I would first check for a slow responding or "lazy" rear O2 sensor before replacing the cat. I have found a few O2 sensors causing the P0420. Of course if it reacts normally then the cat would be the obvious fix.

Troy


----------



## Brianz01Altima (Jan 17, 2007)

Thanks for the replies. I'll look closer at the O2 sensors. Buy the way, I've heard that O2 sensors have a limited life and should be replaced after a certain amount of miles... Do you guys agree with this. Mine have never been replaced and my gas mileage is as good as ever..........


----------



## KA24Tech (Feb 2, 2004)

Only the front O2 has to do with ECM controlling the fuel trim. The rear is mainly for emissions and the one that will trigger a P0420. There is no recommended service interval from Nissan on the O2 sensors. However, the manufacturers of the sensors suggest every 60k - 90k miles.

Troy


----------



## Brianz01Altima (Jan 17, 2007)

I replaced the cat and my problem is solved.

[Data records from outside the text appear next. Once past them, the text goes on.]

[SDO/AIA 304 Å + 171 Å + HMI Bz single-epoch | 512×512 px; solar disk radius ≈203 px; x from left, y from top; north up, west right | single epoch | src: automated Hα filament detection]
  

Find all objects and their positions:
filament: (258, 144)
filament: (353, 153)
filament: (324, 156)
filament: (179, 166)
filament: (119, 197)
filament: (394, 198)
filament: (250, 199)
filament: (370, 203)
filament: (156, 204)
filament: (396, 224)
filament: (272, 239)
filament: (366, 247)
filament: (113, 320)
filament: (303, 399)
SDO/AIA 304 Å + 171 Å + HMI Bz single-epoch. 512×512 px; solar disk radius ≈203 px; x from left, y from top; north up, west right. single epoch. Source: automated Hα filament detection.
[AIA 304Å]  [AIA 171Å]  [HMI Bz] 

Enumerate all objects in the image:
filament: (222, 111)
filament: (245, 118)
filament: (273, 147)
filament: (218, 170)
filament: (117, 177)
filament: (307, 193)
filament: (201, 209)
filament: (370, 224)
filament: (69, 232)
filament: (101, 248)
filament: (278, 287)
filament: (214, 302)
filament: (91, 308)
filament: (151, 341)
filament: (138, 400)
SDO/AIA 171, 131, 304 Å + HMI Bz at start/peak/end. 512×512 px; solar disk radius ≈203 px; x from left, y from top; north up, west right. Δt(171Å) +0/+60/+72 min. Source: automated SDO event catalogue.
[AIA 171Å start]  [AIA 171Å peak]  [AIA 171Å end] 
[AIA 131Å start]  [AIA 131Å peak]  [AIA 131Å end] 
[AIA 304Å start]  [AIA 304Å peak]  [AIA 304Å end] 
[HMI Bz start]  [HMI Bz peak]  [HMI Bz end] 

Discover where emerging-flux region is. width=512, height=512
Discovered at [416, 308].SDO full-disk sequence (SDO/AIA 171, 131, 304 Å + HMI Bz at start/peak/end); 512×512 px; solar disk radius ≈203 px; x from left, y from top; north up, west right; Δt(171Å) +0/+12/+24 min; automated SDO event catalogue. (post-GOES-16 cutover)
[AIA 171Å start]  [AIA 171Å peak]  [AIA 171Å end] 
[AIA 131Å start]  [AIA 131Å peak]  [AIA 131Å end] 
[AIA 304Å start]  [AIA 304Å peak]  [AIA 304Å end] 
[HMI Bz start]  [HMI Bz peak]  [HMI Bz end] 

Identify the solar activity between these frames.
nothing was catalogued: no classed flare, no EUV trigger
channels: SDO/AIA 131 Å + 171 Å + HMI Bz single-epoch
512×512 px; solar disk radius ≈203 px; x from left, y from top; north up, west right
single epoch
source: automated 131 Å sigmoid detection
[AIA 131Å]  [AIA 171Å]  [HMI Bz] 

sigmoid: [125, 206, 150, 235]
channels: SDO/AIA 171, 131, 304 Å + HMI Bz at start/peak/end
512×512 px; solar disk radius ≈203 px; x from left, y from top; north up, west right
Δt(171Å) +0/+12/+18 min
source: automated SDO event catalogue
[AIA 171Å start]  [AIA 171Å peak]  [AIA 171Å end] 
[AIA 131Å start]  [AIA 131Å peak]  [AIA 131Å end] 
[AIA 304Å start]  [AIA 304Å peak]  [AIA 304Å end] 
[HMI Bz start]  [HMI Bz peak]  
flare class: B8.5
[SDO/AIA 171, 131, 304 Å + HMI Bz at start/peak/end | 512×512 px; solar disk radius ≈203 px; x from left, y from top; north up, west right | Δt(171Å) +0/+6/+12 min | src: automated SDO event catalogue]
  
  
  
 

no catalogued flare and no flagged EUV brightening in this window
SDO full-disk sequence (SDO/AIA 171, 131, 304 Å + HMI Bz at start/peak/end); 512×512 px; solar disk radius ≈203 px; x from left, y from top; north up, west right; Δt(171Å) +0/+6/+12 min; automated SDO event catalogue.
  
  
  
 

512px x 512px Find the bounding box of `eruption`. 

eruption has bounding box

I just wanted to put some many miles on the car before I spoke too soon............


----------



## stancho (Aug 26, 2006)

My wife's 2000 Altima had the same problem last fall at 78k miles. Being an emissions component it is warranted until 80K. One dealer tried to charge me $400 to replace the O2 sensor. I laughed and later replaced it myself which didn't help. Second dealer acknowledged a bad cat and replaced it.


----------